This is a "WikiLeaks News Update", a daily news update of stories that are obviously related to WikiLeaks and also freedom of information, transparency, cybersecurity, and freedom of expression. All the times are GMT.
- New Cables were released yesterday and today.
06:45 PM Newspaper El Comercio reports on a cable dating from 2006 revealing how then Ecuatorian Presidential candidate Xavier Neira’s visa was revoked by the United States as he was involved in a legal battle against Pfizer.
06:35 PM Hacktivism’s Global Reach: Peter Fein of activist group Telecomix and Gabriella Coleman interviewed on Democracy Now!.
05:50 PM Macbeth is quoted in a cable regarding Dominican Republic’s 2004 Presidential election, titled ‘Balaguer’s ghost’. The passage refers to Joaquin Balaguer’s ‘repeated manipulation of elections to ensure his own continuation’ (he was elected President in three different occasions) in comparison to then president Hipolito Mejia who was trying to lift the constitution ban on reelection and undertook similar efforts to stay in power.
According to the cable, ‘influential, sophisticated business executives’ warned the U.S. Ambassador that if the ruling party PRD (Meija’s Dominican Revolutionary Party) won the 2004 elections there would be ‘civil war’.
04:30 PM A U.S. State Department cable from 2009, shows the United States attempted to stop a shipment of unmanned aerial vehicles that was expected to arrive in Venezuela from Iran, via Turkey.

### DATA RECORDS

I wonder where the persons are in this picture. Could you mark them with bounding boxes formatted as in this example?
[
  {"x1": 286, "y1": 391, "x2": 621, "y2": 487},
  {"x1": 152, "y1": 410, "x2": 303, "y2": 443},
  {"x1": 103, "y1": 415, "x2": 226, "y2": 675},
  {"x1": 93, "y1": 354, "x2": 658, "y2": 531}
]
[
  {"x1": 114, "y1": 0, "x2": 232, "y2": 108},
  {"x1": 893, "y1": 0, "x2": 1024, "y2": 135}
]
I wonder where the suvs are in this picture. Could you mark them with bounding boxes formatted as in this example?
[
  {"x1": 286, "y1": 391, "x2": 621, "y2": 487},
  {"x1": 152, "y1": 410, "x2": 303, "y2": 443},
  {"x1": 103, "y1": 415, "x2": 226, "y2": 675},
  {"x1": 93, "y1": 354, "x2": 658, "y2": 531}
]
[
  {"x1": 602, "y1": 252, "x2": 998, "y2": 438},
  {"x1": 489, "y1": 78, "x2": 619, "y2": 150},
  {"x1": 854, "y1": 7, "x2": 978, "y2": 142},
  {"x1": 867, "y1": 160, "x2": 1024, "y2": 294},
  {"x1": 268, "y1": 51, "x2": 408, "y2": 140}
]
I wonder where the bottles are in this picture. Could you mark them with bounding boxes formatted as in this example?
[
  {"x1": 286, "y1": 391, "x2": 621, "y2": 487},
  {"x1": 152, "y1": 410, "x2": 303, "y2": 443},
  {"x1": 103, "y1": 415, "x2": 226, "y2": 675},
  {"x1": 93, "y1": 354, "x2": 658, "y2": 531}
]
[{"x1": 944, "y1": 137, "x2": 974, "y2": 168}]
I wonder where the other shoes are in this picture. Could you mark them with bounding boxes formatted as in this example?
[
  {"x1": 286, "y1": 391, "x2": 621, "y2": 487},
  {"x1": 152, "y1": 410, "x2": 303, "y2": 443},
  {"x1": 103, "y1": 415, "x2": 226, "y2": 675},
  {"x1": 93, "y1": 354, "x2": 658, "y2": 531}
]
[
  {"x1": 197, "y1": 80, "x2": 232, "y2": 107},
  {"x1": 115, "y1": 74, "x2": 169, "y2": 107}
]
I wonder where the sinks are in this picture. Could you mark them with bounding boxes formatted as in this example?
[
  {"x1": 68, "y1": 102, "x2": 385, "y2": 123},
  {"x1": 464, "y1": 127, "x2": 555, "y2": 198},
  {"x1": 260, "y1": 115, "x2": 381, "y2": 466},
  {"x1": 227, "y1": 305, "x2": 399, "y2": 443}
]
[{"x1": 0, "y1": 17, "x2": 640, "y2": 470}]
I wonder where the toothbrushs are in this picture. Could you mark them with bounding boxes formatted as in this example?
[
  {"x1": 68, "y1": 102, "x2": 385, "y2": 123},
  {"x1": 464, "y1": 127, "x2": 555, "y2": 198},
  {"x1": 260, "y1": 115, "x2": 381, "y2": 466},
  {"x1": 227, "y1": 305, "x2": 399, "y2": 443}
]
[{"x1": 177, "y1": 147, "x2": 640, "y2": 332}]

### EXERCISE REQUIREMENTS
• A. Check each statement against the WikiLeaks news update, answering yes or no and quoting the deciding words. (i) The cable about Xavier Neira's visa dates from 2006. (ii) Joaquin Balaguer was elected President four times. (iii) The unmanned aerial vehicles were expected to reach Venezuela from Iran by way of Turkey.
• B. Pick up the WikiLeaks news update after its last entry and write the next part.

### ANSWERS FOR EACH ITEM
• A.
(i) Yes: "a cable dating from 2006 revealing how then Ecuatorian Presidential candidate Xavier Neira’s visa was revoked by the United States"
(ii) No: "he was elected President in three different occasions"
(iii) Yes: "a shipment of unmanned aerial vehicles that was expected to arrive in Venezuela from Iran, via Turkey"

• B.
03:00 PM The winner of WL Central's monthly competition, this time with focus on cable analysis, has been chosen:
"Syria: the canary in the coal mine", authored by JP Orient.
This month's competition will center on 'the root causes of the global economic crisis'. You can read more about it here.
12:30 PM Suelette Dreyfus, who co-authored ‘Undeground’ with Julian Assange will be on Australian tv show Q&A next Monday, 22 August. To send her a question (from within Australia only) please visit Q&A’s website.
10:15 AM Writing for Antiwar, John Glaser raises an important question concerning the upcoming Obama administration executive order aiming to prevent leaks of government information:
why craft an executive order specifically with the purpose of preventing the release of government secrets which have been shown to be safely made public?
We are to be spectators merely of the partisan show put on by PR consultants for public consumption. What the government is actually up to…that’s none of our business.